— TUGAS —
Tuliskan ulang secara utuh teks tentang penggulingan Ali bin Abi Thalib di bawah ini tanpa mengubah satu kata atau tanda baca pun.

— TEKS BACAAN —
|---|

Kesamaan pengertian konstitusional ini sangatlah identik dengan Herodes atau Ponsius Pilatus bersama pengikut-pengikutnya, juga erat kaitannya dengan peristiwa arbitrase dalam penggulingan Ali bin Abi Thalib oleh seorang ahli strategi bernama Muawiyah.
Mengenai penggulingan Ali itu, Bung Karno sendiri pernah mengutip pernyataan Cokroaminoto dalam Suluh Indonesia Muda pada tahun 1926:
Setelah Muawiyah mengutamakan azas kekuasaan kebendaan dalam aturan khalifah sesudah para khalifah menjadi raja maka padamlah tabiat Islam yang sebenarnya. Muawiyah telah bertanggungjawab atas merosotnya tabiat Islam yang nyata-nyata bersifat sosialistis yang baik.

|---|

Butir penalaran spasial visual:
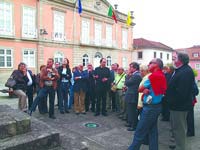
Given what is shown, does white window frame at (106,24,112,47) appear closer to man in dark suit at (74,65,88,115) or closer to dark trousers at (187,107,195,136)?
man in dark suit at (74,65,88,115)

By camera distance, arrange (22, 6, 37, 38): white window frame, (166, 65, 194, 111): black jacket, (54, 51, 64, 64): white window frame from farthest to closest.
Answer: (54, 51, 64, 64): white window frame, (22, 6, 37, 38): white window frame, (166, 65, 194, 111): black jacket

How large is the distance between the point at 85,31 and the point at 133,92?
20.9m

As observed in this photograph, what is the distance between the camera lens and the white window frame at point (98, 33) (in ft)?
87.9

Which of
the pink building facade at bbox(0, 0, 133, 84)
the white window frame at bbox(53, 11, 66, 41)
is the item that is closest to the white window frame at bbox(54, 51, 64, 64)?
the pink building facade at bbox(0, 0, 133, 84)

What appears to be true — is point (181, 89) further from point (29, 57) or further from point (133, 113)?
point (29, 57)

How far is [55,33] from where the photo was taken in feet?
73.1

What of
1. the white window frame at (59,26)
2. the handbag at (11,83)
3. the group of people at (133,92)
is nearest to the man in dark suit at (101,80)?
the group of people at (133,92)

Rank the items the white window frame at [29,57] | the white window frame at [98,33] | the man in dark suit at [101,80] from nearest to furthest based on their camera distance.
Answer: the man in dark suit at [101,80], the white window frame at [29,57], the white window frame at [98,33]

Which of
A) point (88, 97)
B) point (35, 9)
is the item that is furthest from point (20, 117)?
point (35, 9)

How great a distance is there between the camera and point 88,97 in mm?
7695

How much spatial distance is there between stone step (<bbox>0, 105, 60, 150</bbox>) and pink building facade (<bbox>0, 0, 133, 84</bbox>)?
1655 cm

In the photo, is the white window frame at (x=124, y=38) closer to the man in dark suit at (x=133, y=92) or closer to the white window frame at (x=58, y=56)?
the white window frame at (x=58, y=56)

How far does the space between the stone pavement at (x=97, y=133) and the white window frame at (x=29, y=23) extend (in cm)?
1522

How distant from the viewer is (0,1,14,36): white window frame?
60.5ft
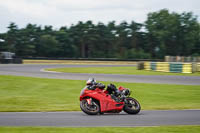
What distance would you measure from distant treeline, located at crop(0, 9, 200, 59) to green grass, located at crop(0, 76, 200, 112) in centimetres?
5093

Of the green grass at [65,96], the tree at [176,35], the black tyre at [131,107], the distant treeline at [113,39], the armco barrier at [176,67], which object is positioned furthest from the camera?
the tree at [176,35]

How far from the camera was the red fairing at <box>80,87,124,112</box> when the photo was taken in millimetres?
10016

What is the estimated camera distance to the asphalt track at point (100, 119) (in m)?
8.62

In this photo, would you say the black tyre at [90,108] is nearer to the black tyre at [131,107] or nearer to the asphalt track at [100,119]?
the asphalt track at [100,119]

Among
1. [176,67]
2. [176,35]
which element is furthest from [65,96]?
[176,35]

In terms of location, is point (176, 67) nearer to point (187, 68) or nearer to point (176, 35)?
point (187, 68)

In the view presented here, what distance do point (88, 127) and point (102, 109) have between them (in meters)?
1.92

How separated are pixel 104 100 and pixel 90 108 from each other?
0.48 metres

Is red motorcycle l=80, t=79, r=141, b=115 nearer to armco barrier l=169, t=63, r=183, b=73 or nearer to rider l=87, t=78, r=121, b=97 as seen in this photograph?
rider l=87, t=78, r=121, b=97

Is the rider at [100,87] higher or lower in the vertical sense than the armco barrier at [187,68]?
higher

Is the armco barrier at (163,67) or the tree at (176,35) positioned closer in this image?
the armco barrier at (163,67)

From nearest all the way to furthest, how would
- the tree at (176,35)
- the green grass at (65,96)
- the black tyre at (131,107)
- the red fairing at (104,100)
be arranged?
the red fairing at (104,100) < the black tyre at (131,107) < the green grass at (65,96) < the tree at (176,35)

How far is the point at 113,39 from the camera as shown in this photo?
292 ft

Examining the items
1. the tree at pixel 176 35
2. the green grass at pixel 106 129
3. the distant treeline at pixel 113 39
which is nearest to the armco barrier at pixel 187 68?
the green grass at pixel 106 129
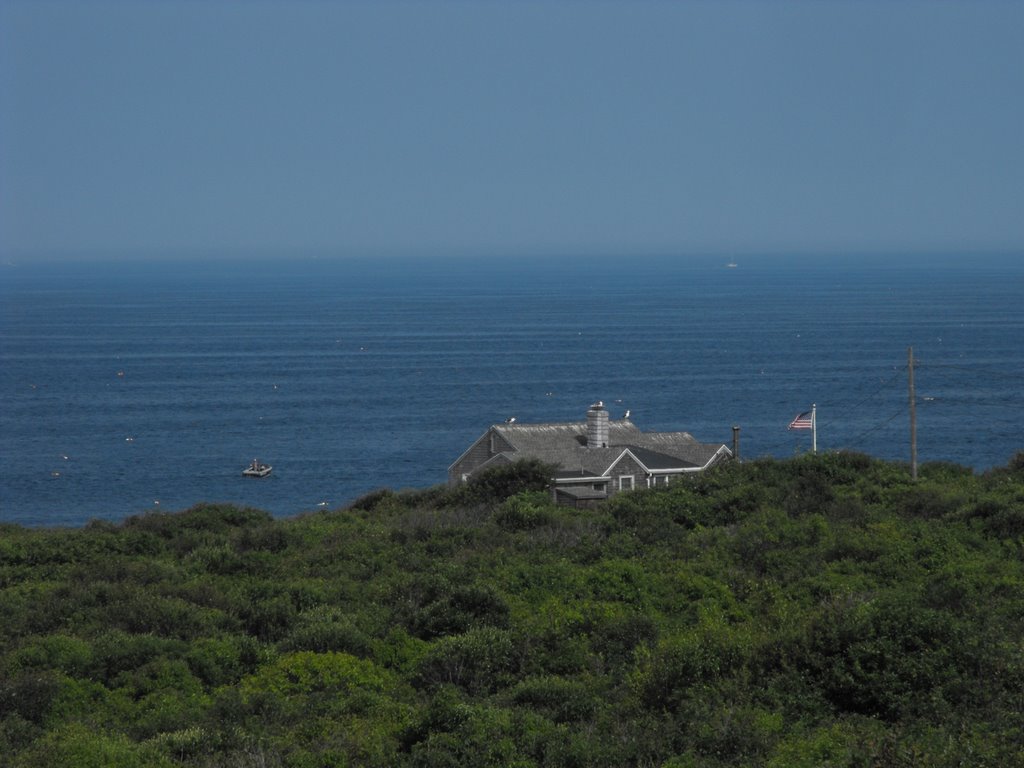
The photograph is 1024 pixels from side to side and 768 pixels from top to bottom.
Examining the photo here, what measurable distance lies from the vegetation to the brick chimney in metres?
7.67

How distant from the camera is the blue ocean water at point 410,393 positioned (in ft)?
223

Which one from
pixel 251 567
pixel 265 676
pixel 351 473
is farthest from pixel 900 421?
pixel 265 676

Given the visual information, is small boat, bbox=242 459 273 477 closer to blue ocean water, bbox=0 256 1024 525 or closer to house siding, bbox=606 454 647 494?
blue ocean water, bbox=0 256 1024 525

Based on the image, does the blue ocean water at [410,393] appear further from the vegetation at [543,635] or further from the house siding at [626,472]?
the vegetation at [543,635]

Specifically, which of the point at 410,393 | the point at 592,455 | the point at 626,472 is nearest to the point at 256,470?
the point at 410,393

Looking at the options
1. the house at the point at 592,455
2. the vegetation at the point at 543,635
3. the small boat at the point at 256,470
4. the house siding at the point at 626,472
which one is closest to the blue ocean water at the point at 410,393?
the small boat at the point at 256,470

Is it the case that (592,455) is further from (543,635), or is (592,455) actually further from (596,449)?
(543,635)

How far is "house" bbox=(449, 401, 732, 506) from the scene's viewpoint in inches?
1473

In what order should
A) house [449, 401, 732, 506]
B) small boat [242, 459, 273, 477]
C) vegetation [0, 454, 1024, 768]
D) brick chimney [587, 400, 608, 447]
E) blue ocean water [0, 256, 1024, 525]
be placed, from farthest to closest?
small boat [242, 459, 273, 477] < blue ocean water [0, 256, 1024, 525] < brick chimney [587, 400, 608, 447] < house [449, 401, 732, 506] < vegetation [0, 454, 1024, 768]

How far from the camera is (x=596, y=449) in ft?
128

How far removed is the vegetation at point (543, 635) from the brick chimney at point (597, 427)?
25.2 ft

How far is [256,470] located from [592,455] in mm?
33352

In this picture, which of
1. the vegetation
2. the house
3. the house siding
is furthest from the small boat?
the vegetation

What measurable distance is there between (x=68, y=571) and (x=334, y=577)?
5102 millimetres
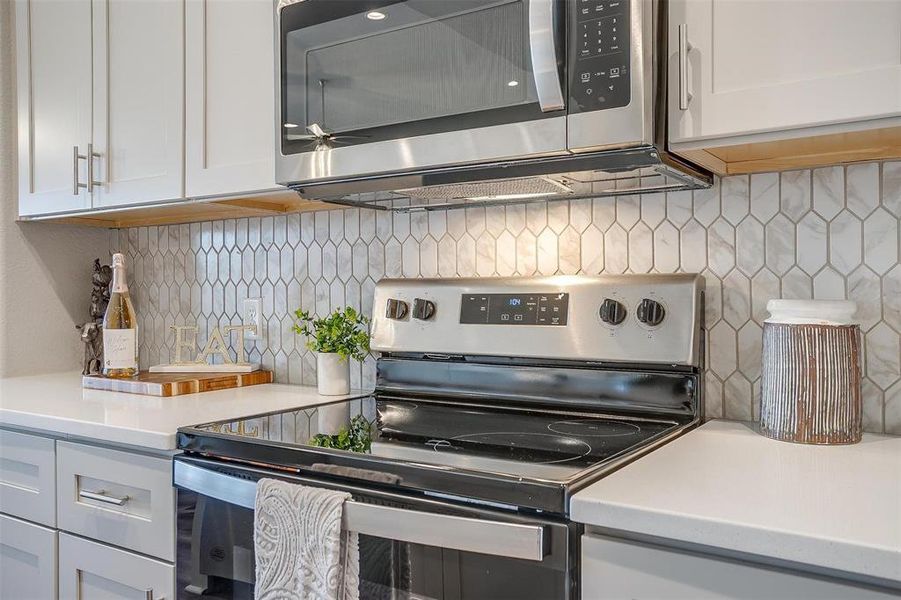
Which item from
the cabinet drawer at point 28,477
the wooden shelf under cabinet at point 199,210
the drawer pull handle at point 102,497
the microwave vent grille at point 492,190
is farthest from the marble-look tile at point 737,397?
the cabinet drawer at point 28,477

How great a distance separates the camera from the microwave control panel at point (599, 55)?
1082mm

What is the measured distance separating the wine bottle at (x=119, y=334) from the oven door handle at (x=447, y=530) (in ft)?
3.34

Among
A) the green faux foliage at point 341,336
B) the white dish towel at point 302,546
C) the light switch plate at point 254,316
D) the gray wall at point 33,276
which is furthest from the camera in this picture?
the gray wall at point 33,276

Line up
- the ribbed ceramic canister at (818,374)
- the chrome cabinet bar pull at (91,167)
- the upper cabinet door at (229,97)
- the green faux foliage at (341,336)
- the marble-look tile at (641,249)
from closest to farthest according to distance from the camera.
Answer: the ribbed ceramic canister at (818,374)
the marble-look tile at (641,249)
the upper cabinet door at (229,97)
the green faux foliage at (341,336)
the chrome cabinet bar pull at (91,167)

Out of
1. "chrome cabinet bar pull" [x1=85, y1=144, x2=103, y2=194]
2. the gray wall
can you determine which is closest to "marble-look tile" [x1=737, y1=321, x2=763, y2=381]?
"chrome cabinet bar pull" [x1=85, y1=144, x2=103, y2=194]

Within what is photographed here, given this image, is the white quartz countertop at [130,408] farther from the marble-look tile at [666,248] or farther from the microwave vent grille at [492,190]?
the marble-look tile at [666,248]

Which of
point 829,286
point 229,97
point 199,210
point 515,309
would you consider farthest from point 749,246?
point 199,210

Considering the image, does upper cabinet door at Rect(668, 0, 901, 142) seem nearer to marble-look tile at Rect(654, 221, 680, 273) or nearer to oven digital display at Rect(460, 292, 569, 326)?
marble-look tile at Rect(654, 221, 680, 273)

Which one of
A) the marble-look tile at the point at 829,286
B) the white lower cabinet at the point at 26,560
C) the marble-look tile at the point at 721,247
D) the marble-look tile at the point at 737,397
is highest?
the marble-look tile at the point at 721,247

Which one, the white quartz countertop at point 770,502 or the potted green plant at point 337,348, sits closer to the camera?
the white quartz countertop at point 770,502

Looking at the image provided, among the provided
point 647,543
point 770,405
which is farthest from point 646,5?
point 647,543

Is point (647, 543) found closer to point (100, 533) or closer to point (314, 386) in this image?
point (100, 533)

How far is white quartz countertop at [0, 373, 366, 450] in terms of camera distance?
1343 mm

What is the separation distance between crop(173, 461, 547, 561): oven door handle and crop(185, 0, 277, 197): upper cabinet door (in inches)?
31.9
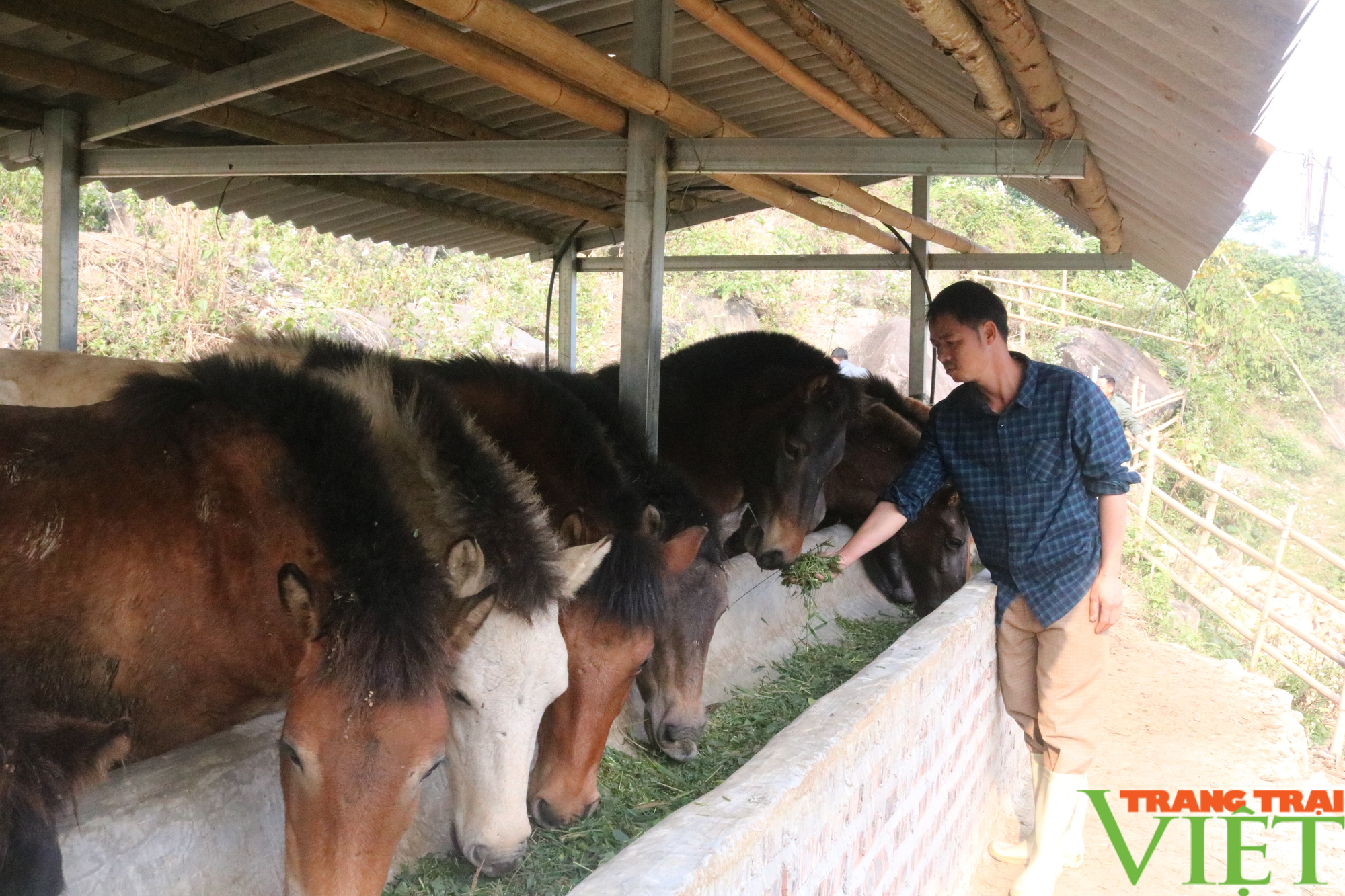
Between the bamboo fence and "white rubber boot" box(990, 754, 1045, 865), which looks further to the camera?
the bamboo fence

|---|

— JAWABAN LENGKAP —
Kesamaan pengertian konstitusional ini sangatlah identik dengan Herodes atau Ponsius Pilatus bersama pengikut-pengikutnya, juga erat kaitannya dengan peristiwa arbitrase dalam penggulingan Ali bin Abi Thalib oleh seorang ahli strategi bernama Muawiyah.
Mengenai penggulingan Ali itu, Bung Karno sendiri pernah mengutip pernyataan Cokroaminoto dalam Suluh Indonesia Muda pada tahun 1926:
Setelah Muawiyah mengutamakan azas kekuasaan kebendaan dalam aturan khalifah sesudah para khalifah menjadi raja maka padamlah tabiat Islam yang sebenarnya. Muawiyah telah bertanggungjawab atas merosotnya tabiat Islam yang nyata-nyata bersifat sosialistis yang baik.